┌────────
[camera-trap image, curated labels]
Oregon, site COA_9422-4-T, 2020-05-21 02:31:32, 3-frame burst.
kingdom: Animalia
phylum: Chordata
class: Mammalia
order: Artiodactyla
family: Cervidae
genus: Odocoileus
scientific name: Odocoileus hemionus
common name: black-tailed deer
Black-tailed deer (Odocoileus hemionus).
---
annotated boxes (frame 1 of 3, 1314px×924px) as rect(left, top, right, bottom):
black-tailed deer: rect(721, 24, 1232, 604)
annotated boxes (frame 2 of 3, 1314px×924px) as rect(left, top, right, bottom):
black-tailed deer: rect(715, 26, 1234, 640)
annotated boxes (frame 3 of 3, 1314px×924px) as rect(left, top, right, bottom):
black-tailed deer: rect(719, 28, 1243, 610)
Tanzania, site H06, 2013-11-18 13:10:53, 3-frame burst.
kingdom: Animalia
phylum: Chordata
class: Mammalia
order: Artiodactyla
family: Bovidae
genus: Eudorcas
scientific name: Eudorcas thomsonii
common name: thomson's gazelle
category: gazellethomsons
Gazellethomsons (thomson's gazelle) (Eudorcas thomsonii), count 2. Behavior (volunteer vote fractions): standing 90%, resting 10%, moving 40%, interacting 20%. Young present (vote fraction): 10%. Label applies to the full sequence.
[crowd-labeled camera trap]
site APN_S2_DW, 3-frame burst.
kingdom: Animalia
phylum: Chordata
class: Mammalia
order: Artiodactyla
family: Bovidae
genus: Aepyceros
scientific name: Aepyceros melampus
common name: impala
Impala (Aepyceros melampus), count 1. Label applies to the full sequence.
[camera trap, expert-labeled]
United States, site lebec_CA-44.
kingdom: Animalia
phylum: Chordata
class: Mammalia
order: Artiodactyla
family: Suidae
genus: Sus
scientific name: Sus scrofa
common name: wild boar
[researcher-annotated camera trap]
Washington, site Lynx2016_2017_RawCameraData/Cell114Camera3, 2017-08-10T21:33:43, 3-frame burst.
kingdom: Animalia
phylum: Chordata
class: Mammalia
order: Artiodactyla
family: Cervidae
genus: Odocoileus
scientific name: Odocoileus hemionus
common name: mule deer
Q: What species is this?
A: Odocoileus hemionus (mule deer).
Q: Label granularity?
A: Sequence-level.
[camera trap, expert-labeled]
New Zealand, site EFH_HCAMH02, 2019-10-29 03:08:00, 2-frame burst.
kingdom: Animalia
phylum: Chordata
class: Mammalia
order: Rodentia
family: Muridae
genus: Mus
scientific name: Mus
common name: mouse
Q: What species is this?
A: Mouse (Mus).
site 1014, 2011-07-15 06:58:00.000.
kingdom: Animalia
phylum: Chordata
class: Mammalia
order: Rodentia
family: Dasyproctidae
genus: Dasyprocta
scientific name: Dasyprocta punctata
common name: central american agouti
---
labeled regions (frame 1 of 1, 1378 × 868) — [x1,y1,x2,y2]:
└────────
The data, all of it, should be transcribed exactly.

[camera-trap image, curated labels]
Oregon, site COA_9422-4-T, 2020-05-21 02:31:32, 3-frame burst.
kingdom: Animalia
phylum: Chordata
class: Mammalia
order: Artiodactyla
family: Cervidae
genus: Odocoileus
scientific name: Odocoileus hemionus
common name: black-tailed deer
Black-tailed deer (Odocoileus hemionus).
---
annotated boxes (frame 1 of 3, 1314px×924px) as rect(left, top, right, bottom):
black-tailed deer: rect(721, 24, 1232, 604)
annotated boxes (frame 2 of 3, 1314px×924px) as rect(left, top, right, bottom):
black-tailed deer: rect(715, 26, 1234, 640)
annotated boxes (frame 3 of 3, 1314px×924px) as rect(left, top, right, bottom):
black-tailed deer: rect(719, 28, 1243, 610)
Tanzania, site H06, 2013-11-18 13:10:53, 3-frame burst.
kingdom: Animalia
phylum: Chordata
class: Mammalia
order: Artiodactyla
family: Bovidae
genus: Eudorcas
scientific name: Eudorcas thomsonii
common name: thomson's gazelle
category: gazellethomsons
Gazellethomsons (thomson's gazelle) (Eudorcas thomsonii), count 2. Behavior (volunteer vote fractions): standing 90%, resting 10%, moving 40%, interacting 20%. Young present (vote fraction): 10%. Label applies to the full sequence.
[crowd-labeled camera trap]
site APN_S2_DW, 3-frame burst.
kingdom: Animalia
phylum: Chordata
class: Mammalia
order: Artiodactyla
family: Bovidae
genus: Aepyceros
scientific name: Aepyceros melampus
common name: impala
Impala (Aepyceros melampus), count 1. Label applies to the full sequence.
[camera trap, expert-labeled]
United States, site lebec_CA-44.
kingdom: Animalia
phylum: Chordata
class: Mammalia
order: Artiodactyla
family: Suidae
genus: Sus
scientific name: Sus scrofa
common name: wild boar
[researcher-annotated camera trap]
Washington, site Lynx2016_2017_RawCameraData/Cell114Camera3, 2017-08-10T21:33:43, 3-frame burst.
kingdom: Animalia
phylum: Chordata
class: Mammalia
order: Artiodactyla
family: Cervidae
genus: Odocoileus
scientific name: Odocoileus hemionus
common name: mule deer
Q: What species is this?
A: Odocoileus hemionus (mule deer).
Q: Label granularity?
A: Sequence-level.
[camera trap, expert-labeled]
New Zealand, site EFH_HCAMH02, 2019-10-29 03:08:00, 2-frame burst.
kingdom: Animalia
phylum: Chordata
class: Mammalia
order: Rodentia
family: Muridae
genus: Mus
scientific name: Mus
common name: mouse
Q: What species is this?
A: Mouse (Mus).
site 1014, 2011-07-15 06:58:00.000.
kingdom: Animalia
phylum: Chordata
class: Mammalia
order: Rodentia
family: Dasyproctidae
genus: Dasyprocta
scientific name: Dasyprocta punctata
common name: central american agouti
---
labeled regions (frame 1 of 1, 1378 × 868) — [x1,y1,x2,y2]:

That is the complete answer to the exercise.